My analysis of how Kirk and McCabe, working at the state and local levels, leveraged the specific characteristics of television news to reach national television audiences also builds on work on television news and social movements by Bonnie Dow, Todd Giltin, Gaye Tuchman, as well as local histories of school desegregation and busing by historians like William Chafe, Davison Douglas, Ronald Formisano, Brett Gadsden, Tracy K’Meyer, Gregory Jacobs and Robert Pratt. These angles of analysis are important, because despite important case studies on busing in metropolitan areas, social and political historians have not attended to the media strategies of anti-busing protestors or how television news framed local busing fights as part of a larger national story.
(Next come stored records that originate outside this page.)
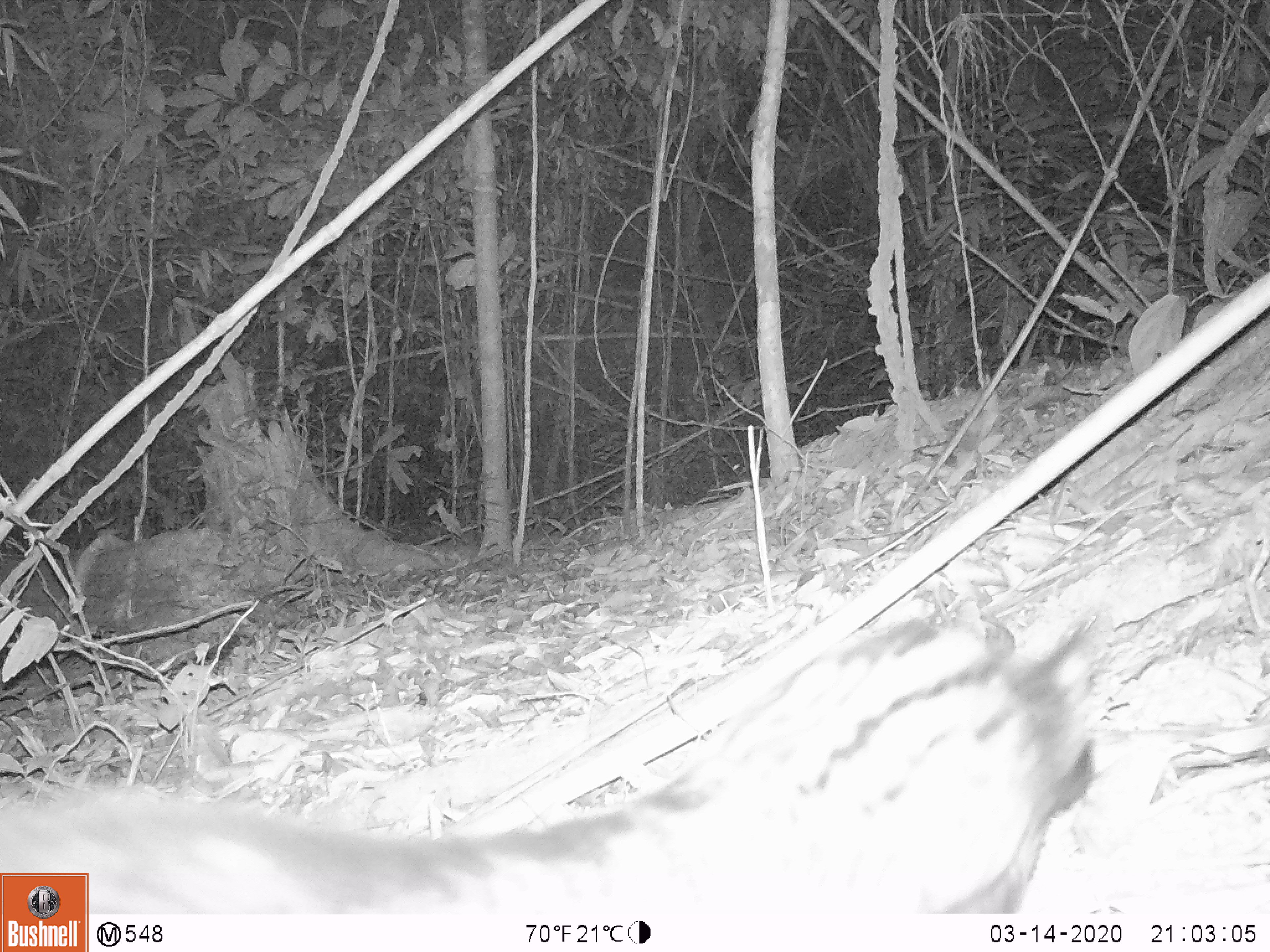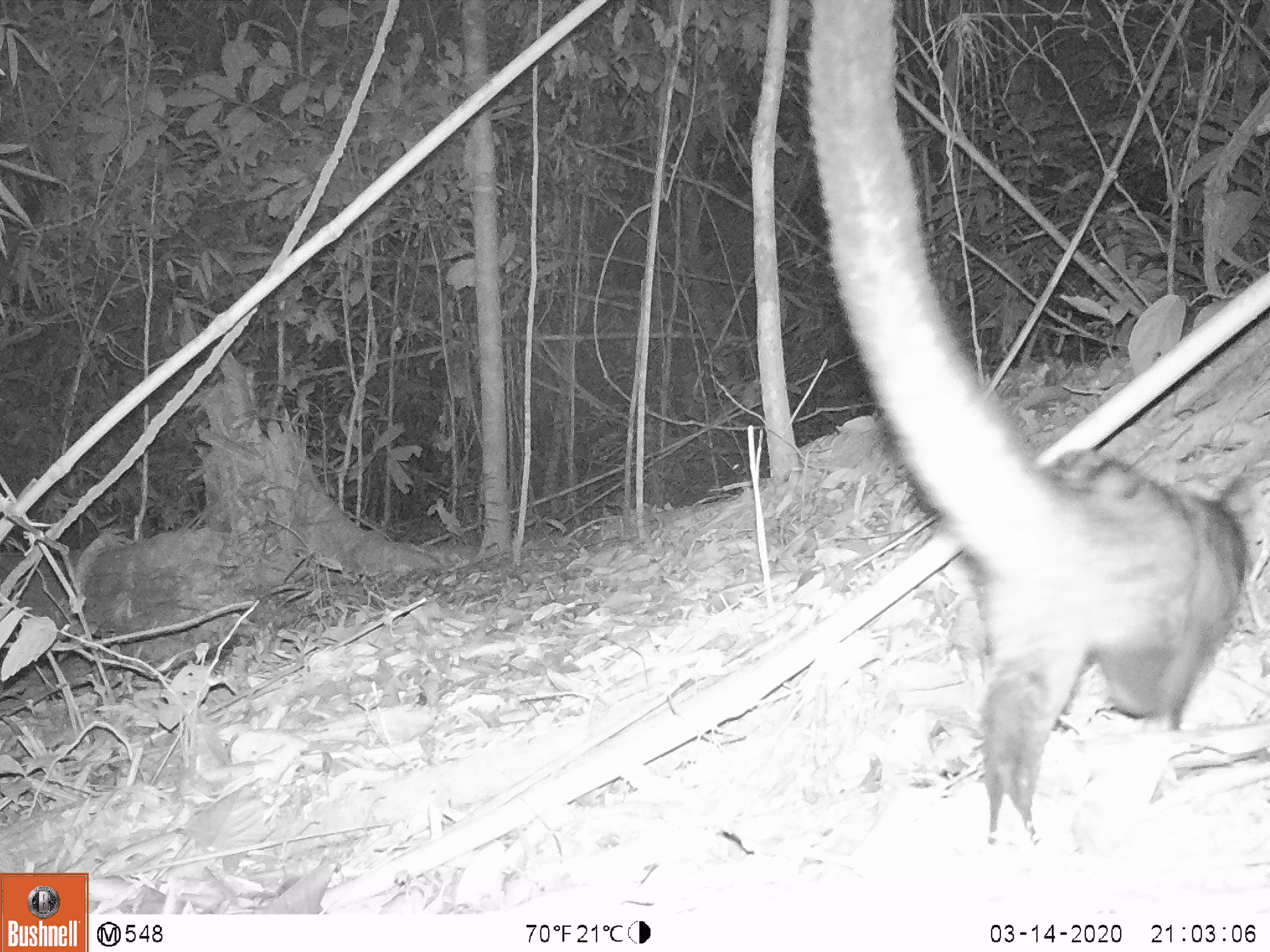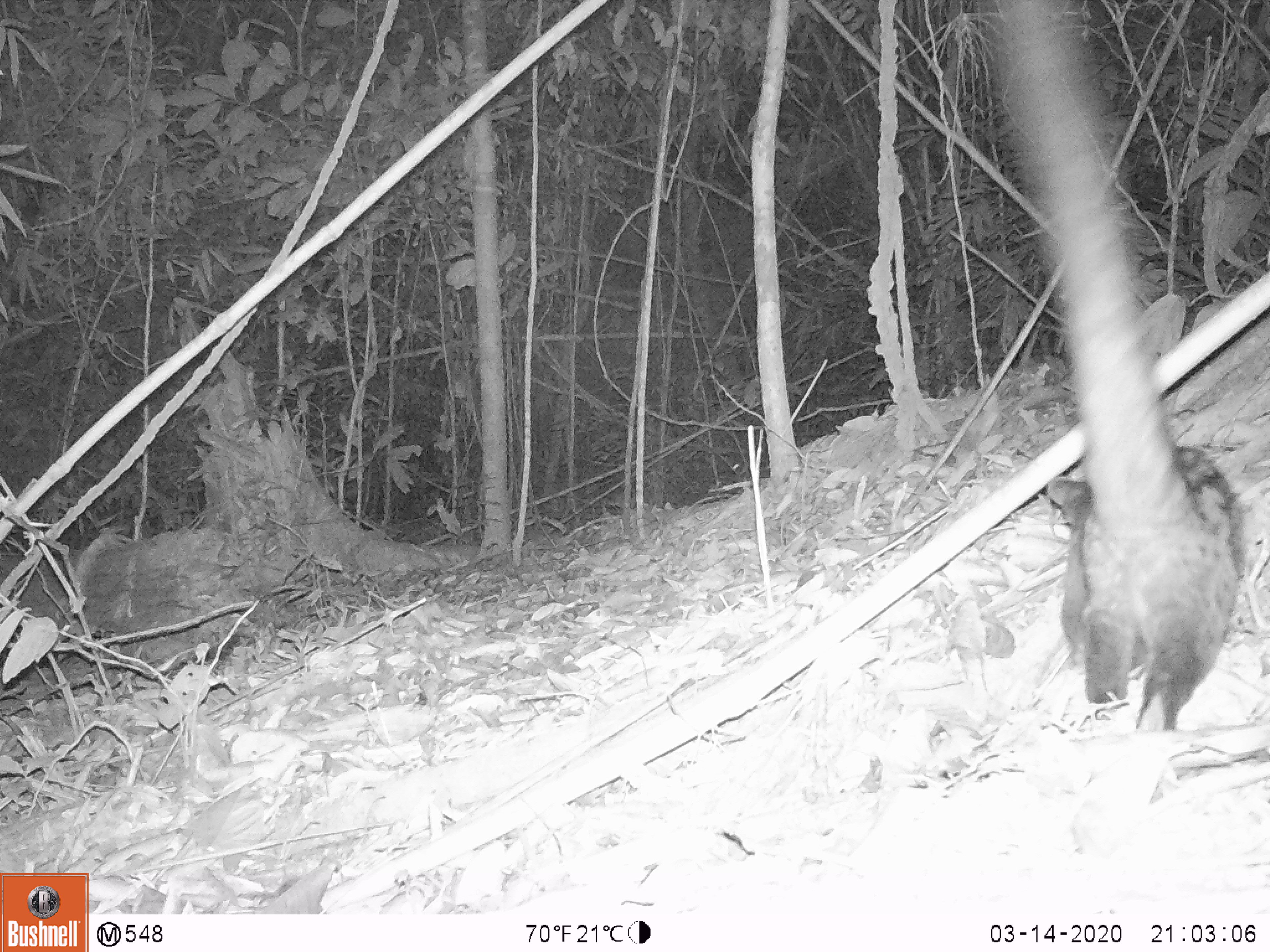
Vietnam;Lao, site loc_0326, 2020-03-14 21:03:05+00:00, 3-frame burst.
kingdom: Animalia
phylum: Chordata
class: Mammalia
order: Carnivora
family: Viverridae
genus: Paradoxurus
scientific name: Paradoxurus hermaphroditus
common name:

Similarly, none of public policy scholar Gary Orfield’s extensive publications on busing and school desegregation make more than a passing mention of television, nor do the works of analysts, like Christine Rossell or David Armor, who argued against busing.
Focusing on television coverage of busing also offers a new angle from which to examine what historian Matthew Lassiter calls 'regional convergence.' As Lassiter describes, the Nixon administration contributed to, and benefited from, the South converging with the North, East and West, to form a new national politics in which the rights and consumer preferences of white middle-class (largely suburban) homeowners were paramount. This political platform disavowed explicit appeals to anti-black racism in favor of color-blind rhetoric to justify segregated neighbourhoods and schools. Nixon called these voters the 'Silent Majority' (and elsewhere the 'Forgotten Americans' and the 'New American Majority'). Television coverage of busing played an important role in this regional convergence because newscasts made it clear that resistance to school integration was not unique to the South. Anti-busing protests in Louisville and Memphis looked a lot like protests in Cleveland and Seattle and television helped to make this regional convergence visible. Television networks, encouraged both by commercial interests and charges of liberal bias from the Nixon administration and other conservative critics, were invested in articulating their national reach to viewers and advertisers. Where the Nixon administration saw white suburban families as the 'Silent Majority,' television news networks saw these same households as their largest and most profitable demographic. Nixon’s statements on busing, like the 1972 March speech, made this regional convergence explicit, emphasizing that cities and school districts in the 'North, East, West, and South…have been torn apart in debate over this issue.' If television viewers watching Nixon’s speech needed evidence of the national reach of the busing issue, they only needed to watch the nightly news for an update on Irene McCabe’s 620-mile trek from Pontiac to Washington D.C. in support of a constitutional amendment sponsored by Norman Lent, a U.S. congressman from New York. Television news made busing battles in Bradenton and Pontiac meaningful for national audience, but did little to illuminate the historical and legal context for segregated schools in these cities.